#### WHAT YOU WILL DO:
Find each line in the items below that contains the word "background", and copy those lines out.

* BEGIN DATA LINES *

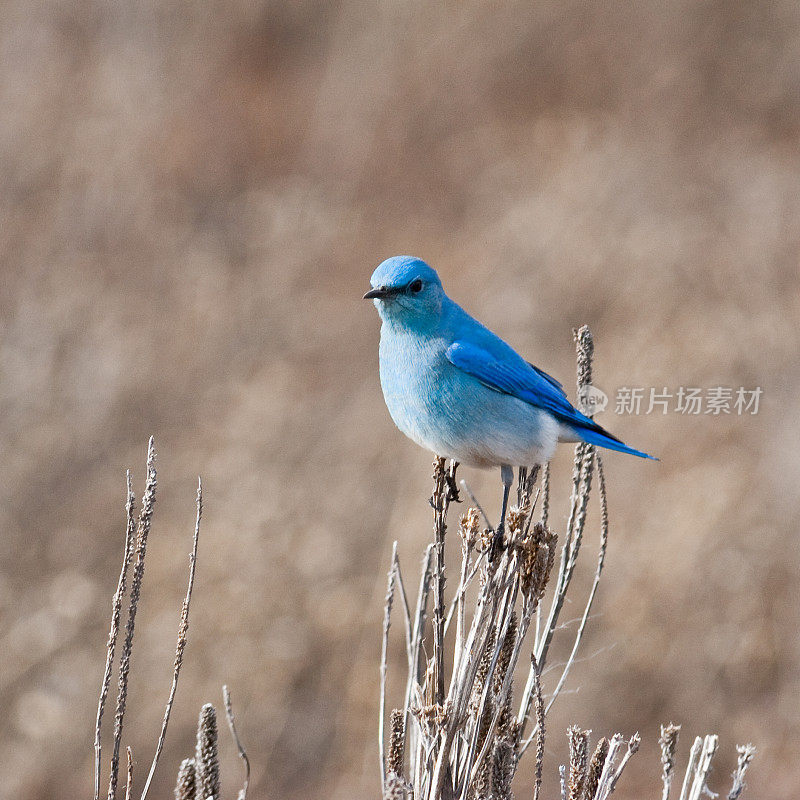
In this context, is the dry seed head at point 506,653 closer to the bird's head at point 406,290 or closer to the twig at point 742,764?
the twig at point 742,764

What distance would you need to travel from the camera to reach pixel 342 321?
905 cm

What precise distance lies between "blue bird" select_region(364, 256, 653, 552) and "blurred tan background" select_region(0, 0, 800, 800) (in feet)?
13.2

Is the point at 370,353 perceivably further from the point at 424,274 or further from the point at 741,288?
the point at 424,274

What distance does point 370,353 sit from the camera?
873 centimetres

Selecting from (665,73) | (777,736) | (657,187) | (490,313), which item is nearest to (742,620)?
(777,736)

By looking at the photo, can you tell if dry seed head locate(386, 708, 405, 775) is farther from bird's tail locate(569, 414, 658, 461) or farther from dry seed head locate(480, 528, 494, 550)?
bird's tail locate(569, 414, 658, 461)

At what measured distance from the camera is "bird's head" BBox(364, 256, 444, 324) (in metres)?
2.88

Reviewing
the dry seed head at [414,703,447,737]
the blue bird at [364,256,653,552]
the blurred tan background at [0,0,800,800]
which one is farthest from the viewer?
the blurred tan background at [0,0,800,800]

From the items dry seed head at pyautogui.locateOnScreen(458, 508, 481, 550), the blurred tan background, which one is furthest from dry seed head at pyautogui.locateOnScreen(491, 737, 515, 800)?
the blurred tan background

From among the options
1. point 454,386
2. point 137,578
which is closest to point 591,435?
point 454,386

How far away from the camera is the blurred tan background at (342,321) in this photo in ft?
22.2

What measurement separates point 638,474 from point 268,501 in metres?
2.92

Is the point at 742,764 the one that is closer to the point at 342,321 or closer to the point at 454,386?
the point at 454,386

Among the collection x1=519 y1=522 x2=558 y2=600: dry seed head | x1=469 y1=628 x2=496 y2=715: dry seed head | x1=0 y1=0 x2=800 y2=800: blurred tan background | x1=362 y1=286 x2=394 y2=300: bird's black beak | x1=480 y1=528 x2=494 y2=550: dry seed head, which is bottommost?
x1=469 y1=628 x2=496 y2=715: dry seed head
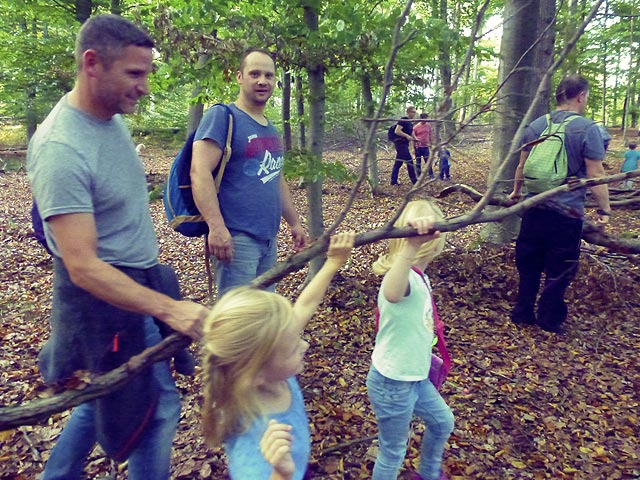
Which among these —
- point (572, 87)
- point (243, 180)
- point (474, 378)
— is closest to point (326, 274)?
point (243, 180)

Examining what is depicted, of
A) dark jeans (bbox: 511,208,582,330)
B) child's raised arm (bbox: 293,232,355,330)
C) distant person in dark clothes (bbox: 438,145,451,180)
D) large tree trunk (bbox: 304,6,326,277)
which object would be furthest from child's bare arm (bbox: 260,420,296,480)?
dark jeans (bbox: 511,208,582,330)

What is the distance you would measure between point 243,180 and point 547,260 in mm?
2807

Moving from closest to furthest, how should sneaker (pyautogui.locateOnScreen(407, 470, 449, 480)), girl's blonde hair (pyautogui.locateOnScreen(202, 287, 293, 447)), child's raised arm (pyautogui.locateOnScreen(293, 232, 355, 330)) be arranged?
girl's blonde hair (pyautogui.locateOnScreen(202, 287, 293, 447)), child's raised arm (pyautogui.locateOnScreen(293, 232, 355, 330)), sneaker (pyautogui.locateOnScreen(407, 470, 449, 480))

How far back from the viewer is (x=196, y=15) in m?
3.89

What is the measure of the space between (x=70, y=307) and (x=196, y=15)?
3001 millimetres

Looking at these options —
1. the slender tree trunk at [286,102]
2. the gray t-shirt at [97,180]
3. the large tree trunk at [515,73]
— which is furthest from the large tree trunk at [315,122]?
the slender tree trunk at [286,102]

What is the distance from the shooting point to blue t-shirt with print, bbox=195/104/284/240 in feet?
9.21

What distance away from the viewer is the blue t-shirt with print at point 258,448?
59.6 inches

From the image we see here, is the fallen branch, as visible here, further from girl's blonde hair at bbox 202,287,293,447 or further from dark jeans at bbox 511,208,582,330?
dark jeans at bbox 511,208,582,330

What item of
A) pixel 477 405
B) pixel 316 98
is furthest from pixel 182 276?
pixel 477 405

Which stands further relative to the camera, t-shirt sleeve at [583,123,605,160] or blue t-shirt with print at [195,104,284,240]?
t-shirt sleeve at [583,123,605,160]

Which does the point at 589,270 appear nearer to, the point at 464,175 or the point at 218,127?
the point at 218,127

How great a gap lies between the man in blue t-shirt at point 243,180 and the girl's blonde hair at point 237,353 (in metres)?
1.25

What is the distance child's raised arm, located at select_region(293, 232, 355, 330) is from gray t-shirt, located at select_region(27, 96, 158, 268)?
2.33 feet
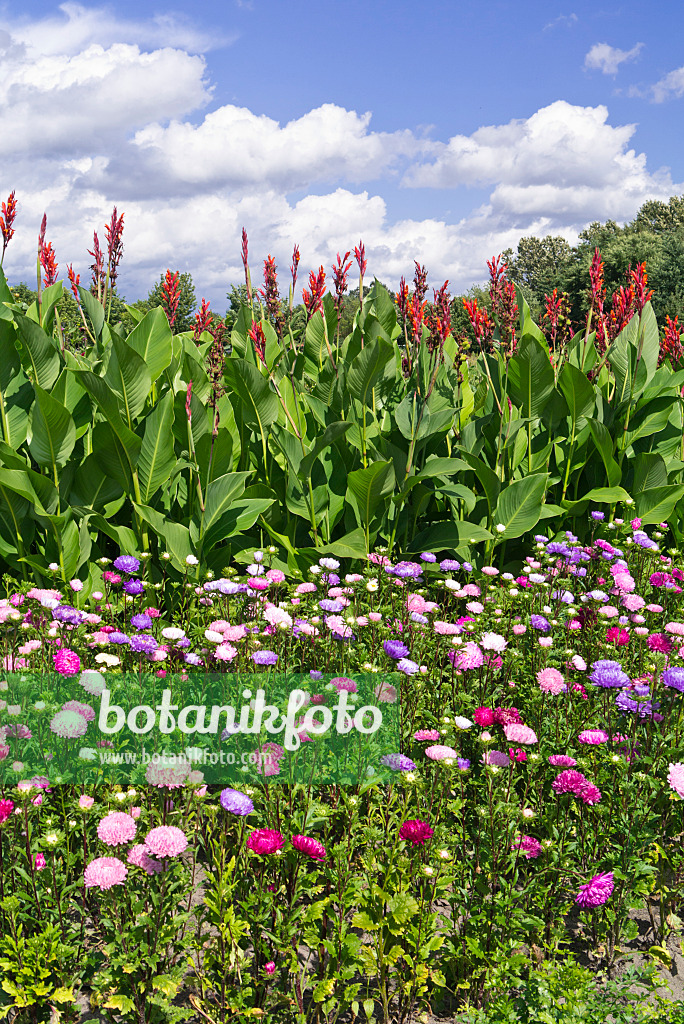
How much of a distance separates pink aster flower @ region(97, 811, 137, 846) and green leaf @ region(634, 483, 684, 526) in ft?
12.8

* END DATA LINES *

#### WRITTEN ANSWER:
What precise distance lies between "blue bird" select_region(364, 256, 653, 552) and "blurred tan background" select_region(0, 0, 800, 800) (in feet)?
the blurred tan background at [0,0,800,800]
the blurred tan background at [0,0,800,800]
From the items dry seed head at pyautogui.locateOnScreen(458, 508, 481, 550), the blurred tan background, which one is furthest from dry seed head at pyautogui.locateOnScreen(491, 737, 515, 800)?
the blurred tan background
How far away from the camera is the blurred tan background at (342,321) in this photo in ft?
Among the collection x1=519 y1=522 x2=558 y2=600: dry seed head | x1=469 y1=628 x2=496 y2=715: dry seed head | x1=0 y1=0 x2=800 y2=800: blurred tan background | x1=362 y1=286 x2=394 y2=300: bird's black beak | x1=480 y1=528 x2=494 y2=550: dry seed head, which is bottommost?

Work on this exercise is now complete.